==== EXCERPTED RECORDS

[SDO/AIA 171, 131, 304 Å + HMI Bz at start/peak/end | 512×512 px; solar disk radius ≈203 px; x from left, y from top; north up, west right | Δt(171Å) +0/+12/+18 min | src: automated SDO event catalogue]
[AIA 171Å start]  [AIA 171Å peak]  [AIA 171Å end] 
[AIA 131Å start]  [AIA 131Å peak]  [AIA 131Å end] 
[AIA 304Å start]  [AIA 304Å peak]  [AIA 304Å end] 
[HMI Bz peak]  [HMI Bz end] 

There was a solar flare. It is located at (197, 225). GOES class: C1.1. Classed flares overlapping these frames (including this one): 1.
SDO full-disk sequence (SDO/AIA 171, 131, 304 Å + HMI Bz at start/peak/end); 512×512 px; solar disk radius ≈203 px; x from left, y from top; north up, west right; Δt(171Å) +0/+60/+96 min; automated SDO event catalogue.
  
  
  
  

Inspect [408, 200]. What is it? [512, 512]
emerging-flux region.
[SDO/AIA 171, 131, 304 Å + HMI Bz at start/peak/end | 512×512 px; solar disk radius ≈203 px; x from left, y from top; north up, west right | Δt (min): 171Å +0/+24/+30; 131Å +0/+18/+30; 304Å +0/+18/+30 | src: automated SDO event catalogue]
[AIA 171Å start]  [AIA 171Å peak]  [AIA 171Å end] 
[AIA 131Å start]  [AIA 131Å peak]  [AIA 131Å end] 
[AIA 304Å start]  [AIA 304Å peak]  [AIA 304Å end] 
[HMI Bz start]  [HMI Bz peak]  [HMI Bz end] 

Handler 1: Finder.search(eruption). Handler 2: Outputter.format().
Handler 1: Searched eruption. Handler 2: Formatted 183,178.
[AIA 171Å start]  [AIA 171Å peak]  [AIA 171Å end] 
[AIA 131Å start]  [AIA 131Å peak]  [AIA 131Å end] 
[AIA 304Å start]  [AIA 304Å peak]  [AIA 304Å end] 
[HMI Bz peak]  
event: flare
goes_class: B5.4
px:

========

PROBLEM TO WORK ON: Word for word, extract all the records.

RESPONSE TO THE TASK:
[SDO/AIA 171, 131, 304 Å + HMI Bz at start/peak/end | 512×512 px; solar disk radius ≈203 px; x from left, y from top; north up, west right | Δt(171Å) +0/+12/+18 min | src: automated SDO event catalogue]
[AIA 171Å start]  [AIA 171Å peak]  [AIA 171Å end] 
[AIA 131Å start]  [AIA 131Å peak]  [AIA 131Å end] 
[AIA 304Å start]  [AIA 304Å peak]  [AIA 304Å end] 
[HMI Bz peak]  [HMI Bz end] 

There was a solar flare. It is located at (197, 225). GOES class: C1.1. Classed flares overlapping these frames (including this one): 1.
SDO full-disk sequence (SDO/AIA 171, 131, 304 Å + HMI Bz at start/peak/end); 512×512 px; solar disk radius ≈203 px; x from left, y from top; north up, west right; Δt(171Å) +0/+60/+96 min; automated SDO event catalogue.
  
  
  
  

Inspect [408, 200]. What is it? [512, 512]
emerging-flux region.
[SDO/AIA 171, 131, 304 Å + HMI Bz at start/peak/end | 512×512 px; solar disk radius ≈203 px; x from left, y from top; north up, west right | Δt (min): 171Å +0/+24/+30; 131Å +0/+18/+30; 304Å +0/+18/+30 | src: automated SDO event catalogue]
[AIA 171Å start]  [AIA 171Å peak]  [AIA 171Å end] 
[AIA 131Å start]  [AIA 131Å peak]  [AIA 131Å end] 
[AIA 304Å start]  [AIA 304Å peak]  [AIA 304Å end] 
[HMI Bz start]  [HMI Bz peak]  [HMI Bz end] 

Handler 1: Finder.search(eruption). Handler 2: Outputter.format().
Handler 1: Searched eruption. Handler 2: Formatted 183,178.
[AIA 171Å start]  [AIA 171Å peak]  [AIA 171Å end] 
[AIA 131Å start]  [AIA 131Å peak]  [AIA 131Å end] 
[AIA 304Å start]  [AIA 304Å peak]  [AIA 304Å end] 
[HMI Bz peak]  
event: flare
goes_class: B5.4
px:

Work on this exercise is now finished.